**The request**. Can you return every line of the data below word for word, leaving the pictures out?

[Scene-based reasoning data]
-.-.-
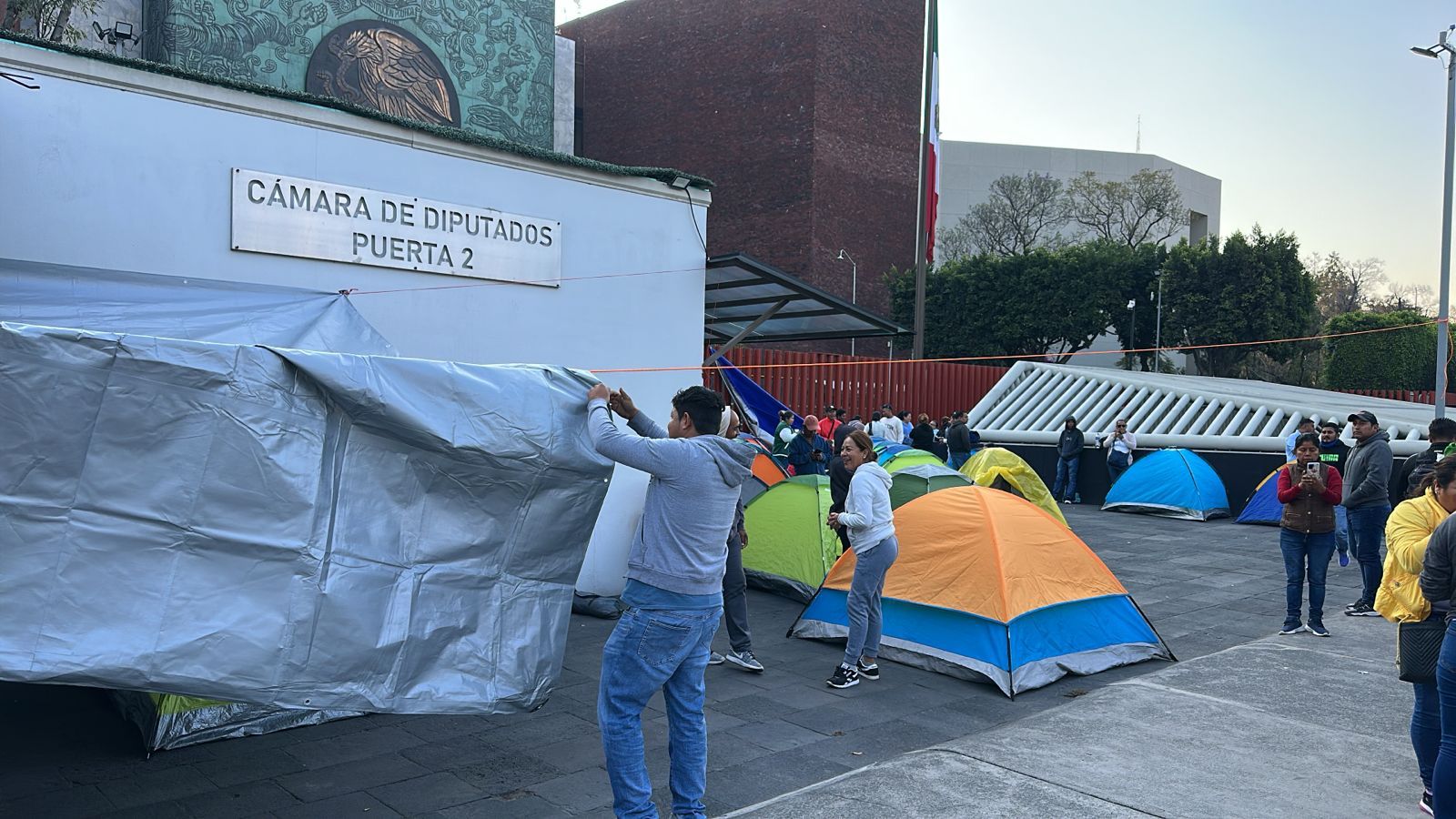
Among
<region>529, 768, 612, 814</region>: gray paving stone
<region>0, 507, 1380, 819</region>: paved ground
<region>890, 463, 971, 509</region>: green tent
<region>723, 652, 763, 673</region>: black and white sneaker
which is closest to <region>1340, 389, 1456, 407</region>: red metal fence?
Answer: <region>890, 463, 971, 509</region>: green tent

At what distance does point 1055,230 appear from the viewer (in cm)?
5069

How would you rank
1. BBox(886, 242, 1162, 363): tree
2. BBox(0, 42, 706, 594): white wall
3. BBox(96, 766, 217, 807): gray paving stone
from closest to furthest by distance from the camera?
BBox(96, 766, 217, 807): gray paving stone < BBox(0, 42, 706, 594): white wall < BBox(886, 242, 1162, 363): tree

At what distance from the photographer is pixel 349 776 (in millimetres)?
4949

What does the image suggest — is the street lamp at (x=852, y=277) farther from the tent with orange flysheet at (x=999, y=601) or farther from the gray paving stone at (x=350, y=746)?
the gray paving stone at (x=350, y=746)

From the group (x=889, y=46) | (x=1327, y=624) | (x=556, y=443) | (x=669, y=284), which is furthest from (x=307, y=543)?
(x=889, y=46)

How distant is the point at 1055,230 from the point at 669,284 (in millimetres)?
45258

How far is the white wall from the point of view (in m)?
6.21

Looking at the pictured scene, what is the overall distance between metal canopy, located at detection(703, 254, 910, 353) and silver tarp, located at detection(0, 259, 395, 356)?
12.5 ft

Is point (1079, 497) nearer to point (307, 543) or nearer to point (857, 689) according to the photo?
point (857, 689)

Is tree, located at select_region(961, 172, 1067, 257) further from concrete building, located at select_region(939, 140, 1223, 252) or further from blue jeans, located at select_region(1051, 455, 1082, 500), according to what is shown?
blue jeans, located at select_region(1051, 455, 1082, 500)

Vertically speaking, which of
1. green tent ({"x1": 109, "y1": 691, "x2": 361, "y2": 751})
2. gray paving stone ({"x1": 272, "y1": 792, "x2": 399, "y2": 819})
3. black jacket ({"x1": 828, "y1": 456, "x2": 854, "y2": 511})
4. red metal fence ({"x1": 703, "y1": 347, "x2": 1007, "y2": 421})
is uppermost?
red metal fence ({"x1": 703, "y1": 347, "x2": 1007, "y2": 421})

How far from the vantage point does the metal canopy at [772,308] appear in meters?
9.63

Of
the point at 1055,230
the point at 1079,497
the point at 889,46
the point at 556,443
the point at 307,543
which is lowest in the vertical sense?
the point at 1079,497

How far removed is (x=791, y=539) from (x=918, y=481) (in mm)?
1460
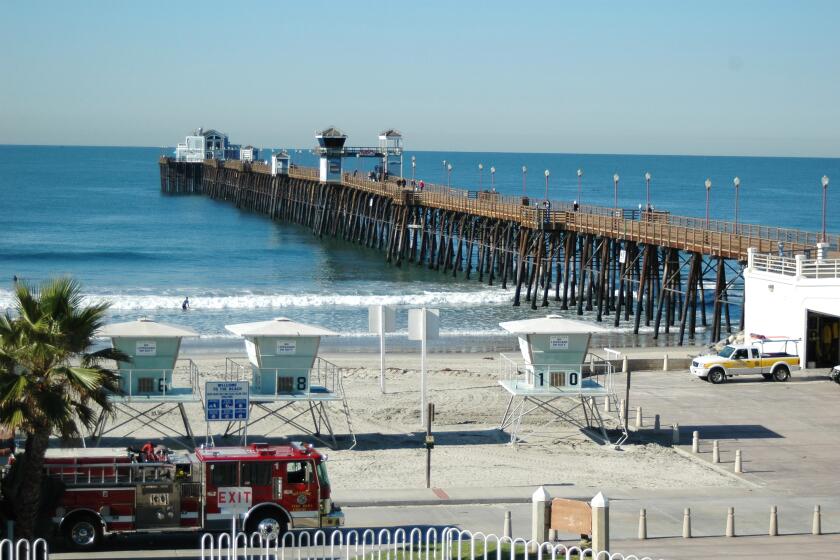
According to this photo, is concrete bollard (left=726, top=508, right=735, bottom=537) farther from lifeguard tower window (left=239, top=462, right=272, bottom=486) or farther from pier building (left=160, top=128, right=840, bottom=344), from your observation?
pier building (left=160, top=128, right=840, bottom=344)

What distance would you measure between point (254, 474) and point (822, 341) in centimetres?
1882

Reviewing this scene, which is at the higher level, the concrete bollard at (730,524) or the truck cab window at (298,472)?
the truck cab window at (298,472)

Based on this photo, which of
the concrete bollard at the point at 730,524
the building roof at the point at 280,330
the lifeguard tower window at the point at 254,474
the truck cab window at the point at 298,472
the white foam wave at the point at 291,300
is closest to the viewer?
the lifeguard tower window at the point at 254,474

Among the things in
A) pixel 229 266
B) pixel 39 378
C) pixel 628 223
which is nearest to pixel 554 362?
pixel 39 378

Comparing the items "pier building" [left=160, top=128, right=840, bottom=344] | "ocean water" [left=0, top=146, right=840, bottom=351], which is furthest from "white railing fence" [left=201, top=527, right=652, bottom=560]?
"ocean water" [left=0, top=146, right=840, bottom=351]

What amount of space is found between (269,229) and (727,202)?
207 ft

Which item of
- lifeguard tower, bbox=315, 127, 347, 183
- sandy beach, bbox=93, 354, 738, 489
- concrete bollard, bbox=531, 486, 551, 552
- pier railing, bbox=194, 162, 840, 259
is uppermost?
lifeguard tower, bbox=315, 127, 347, 183

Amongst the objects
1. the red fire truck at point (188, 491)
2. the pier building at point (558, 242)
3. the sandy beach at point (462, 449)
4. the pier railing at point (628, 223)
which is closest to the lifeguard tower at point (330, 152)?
the pier building at point (558, 242)

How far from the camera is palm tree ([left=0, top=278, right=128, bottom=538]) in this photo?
14398 mm

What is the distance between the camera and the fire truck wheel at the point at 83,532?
1568 cm

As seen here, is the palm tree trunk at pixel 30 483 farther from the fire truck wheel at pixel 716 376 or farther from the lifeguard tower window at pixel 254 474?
the fire truck wheel at pixel 716 376

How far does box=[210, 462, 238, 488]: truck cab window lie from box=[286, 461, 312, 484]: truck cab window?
0.71m

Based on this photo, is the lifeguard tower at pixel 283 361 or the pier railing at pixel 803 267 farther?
the pier railing at pixel 803 267

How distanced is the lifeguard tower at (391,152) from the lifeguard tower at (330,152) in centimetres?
475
-.-.-
**Solution to this task**.
Among
<region>529, 768, 612, 814</region>: gray paving stone
<region>0, 507, 1380, 819</region>: paved ground
<region>890, 463, 971, 509</region>: green tent
<region>723, 652, 763, 673</region>: black and white sneaker
which is closest to <region>1340, 389, 1456, 407</region>: red metal fence?
Answer: <region>890, 463, 971, 509</region>: green tent

At what distance does point 1055,230 appear from the viewer (in cm)?
5069

How would you rank
1. BBox(886, 242, 1162, 363): tree
2. BBox(0, 42, 706, 594): white wall
3. BBox(96, 766, 217, 807): gray paving stone
from closest to furthest by distance from the camera?
BBox(96, 766, 217, 807): gray paving stone < BBox(0, 42, 706, 594): white wall < BBox(886, 242, 1162, 363): tree

At what distance from the photographer is pixel 349 776 (in millimetres)?
4949

What does the image suggest — is the street lamp at (x=852, y=277) farther from the tent with orange flysheet at (x=999, y=601) or farther from the gray paving stone at (x=350, y=746)?
the gray paving stone at (x=350, y=746)

From the group (x=889, y=46) | (x=1327, y=624) | (x=556, y=443) | (x=669, y=284), which is furthest from (x=307, y=543)?
(x=889, y=46)

How distant is the point at 1055,230 from the point at 669,284 (in millimetres)?
45258

How far is the white wall from the point of view (in m)?
6.21

Looking at the pictured scene, what is the overall distance between metal canopy, located at detection(703, 254, 910, 353) and silver tarp, located at detection(0, 259, 395, 356)?
12.5 ft

Is point (1079, 497) nearer to point (307, 543) or nearer to point (857, 689) according to the photo?
point (857, 689)

Is tree, located at select_region(961, 172, 1067, 257) further from concrete building, located at select_region(939, 140, 1223, 252) or further from blue jeans, located at select_region(1051, 455, 1082, 500), according to what is shown?
blue jeans, located at select_region(1051, 455, 1082, 500)

Vertically speaking, which of
1. green tent ({"x1": 109, "y1": 691, "x2": 361, "y2": 751})
2. gray paving stone ({"x1": 272, "y1": 792, "x2": 399, "y2": 819})
3. black jacket ({"x1": 828, "y1": 456, "x2": 854, "y2": 511})
4. red metal fence ({"x1": 703, "y1": 347, "x2": 1007, "y2": 421})
is uppermost?
red metal fence ({"x1": 703, "y1": 347, "x2": 1007, "y2": 421})

How far from the vantage point does the metal canopy at [772,308] appear in meters?
9.63

Of
the point at 1055,230
the point at 1079,497
the point at 889,46
the point at 556,443
the point at 307,543
which is lowest in the vertical sense?
the point at 1079,497

How far removed is (x=791, y=539) from (x=918, y=481) (in mm)?
1460
According to this photo, is concrete bollard (left=726, top=508, right=735, bottom=537) farther from lifeguard tower window (left=239, top=462, right=272, bottom=486) or farther from pier building (left=160, top=128, right=840, bottom=344), from your observation?
pier building (left=160, top=128, right=840, bottom=344)

What distance would you measure between point (254, 474) and point (822, 341) in centimetres?
1882

Reviewing this scene, which is at the higher level, the concrete bollard at (730,524) or the truck cab window at (298,472)?
the truck cab window at (298,472)

Based on this photo, which of
the concrete bollard at the point at 730,524
the building roof at the point at 280,330
the lifeguard tower window at the point at 254,474
the truck cab window at the point at 298,472
the white foam wave at the point at 291,300
is closest to the viewer?
the lifeguard tower window at the point at 254,474

Among the things in
A) pixel 229 266
B) pixel 39 378
C) pixel 628 223
which is nearest to pixel 554 362?
pixel 39 378

Comparing the items "pier building" [left=160, top=128, right=840, bottom=344] | "ocean water" [left=0, top=146, right=840, bottom=351], which is furthest from "white railing fence" [left=201, top=527, right=652, bottom=560]?
"ocean water" [left=0, top=146, right=840, bottom=351]

What amount of space is found between (269,229) and (727,202)?
207 ft

Which item of
- lifeguard tower, bbox=315, 127, 347, 183
- sandy beach, bbox=93, 354, 738, 489
- concrete bollard, bbox=531, 486, 551, 552
- pier railing, bbox=194, 162, 840, 259
is uppermost?
lifeguard tower, bbox=315, 127, 347, 183

Amongst the objects
1. the red fire truck at point (188, 491)
2. the pier building at point (558, 242)
3. the sandy beach at point (462, 449)
4. the pier railing at point (628, 223)
which is closest to the lifeguard tower at point (330, 152)?
the pier building at point (558, 242)

How far from the camera is palm tree ([left=0, top=278, right=128, bottom=538]) in this photo?
14398 mm

What is the distance between the camera and the fire truck wheel at the point at 83,532?
1568 cm

As seen here, is the palm tree trunk at pixel 30 483 farther from the fire truck wheel at pixel 716 376 or farther from the lifeguard tower window at pixel 254 474?
the fire truck wheel at pixel 716 376

How far does box=[210, 462, 238, 488]: truck cab window lie from box=[286, 461, 312, 484]: truck cab window?
0.71m

Based on this photo, is the lifeguard tower at pixel 283 361 or the pier railing at pixel 803 267 farther?
the pier railing at pixel 803 267

How distanced is the lifeguard tower at (391,152) from the lifeguard tower at (330,152) in centimetres?
475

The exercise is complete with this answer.